Stress–strain

In Chapter 8 we explored the intrinsic physical properties of minerals that uniquely relate physical quantities and are described by a single number or a set of coefficients. Density, thermal conductivity, and elastic properties are examples. These properties depend on composition and structure and may vary slightly with temperature and pressure. The mechanical properties of minerals are more complicated because they are greatly modified during a crystal's history. In this chapter we will explore how crystals deform.

We start our discussion with a few basic definitions. If we apply a compressive force F to the surface of a crystal, we impose a deformation apparent in a change in length (Δ l) and correspondingly by a change in area (Figure 13.1a). Force per surface area is called stress σ, and the resulting deformation (Δ l/l) is called strain ε. We have briefly introduced stress and strain in Chapter 8 as second-rank tensors. Both properties are highly directional.
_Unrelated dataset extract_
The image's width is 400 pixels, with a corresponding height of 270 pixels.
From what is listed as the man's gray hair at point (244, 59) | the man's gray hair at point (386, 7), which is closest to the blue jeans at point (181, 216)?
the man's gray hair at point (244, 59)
In Figure 13.1b we show the evolution of strain as a function of applied stress. The stress-strain curve generally has three segments. In the first segment (regime 1), strain increases almost linearly with stress. If the stress is removed, the strain returns to its original value. In this reversible elastic range, deformation occurs by compression of bonds and can be described fully with the elastic tensor. No bonds are broken in this regime. In some directions the crystal compresses more easily than in others.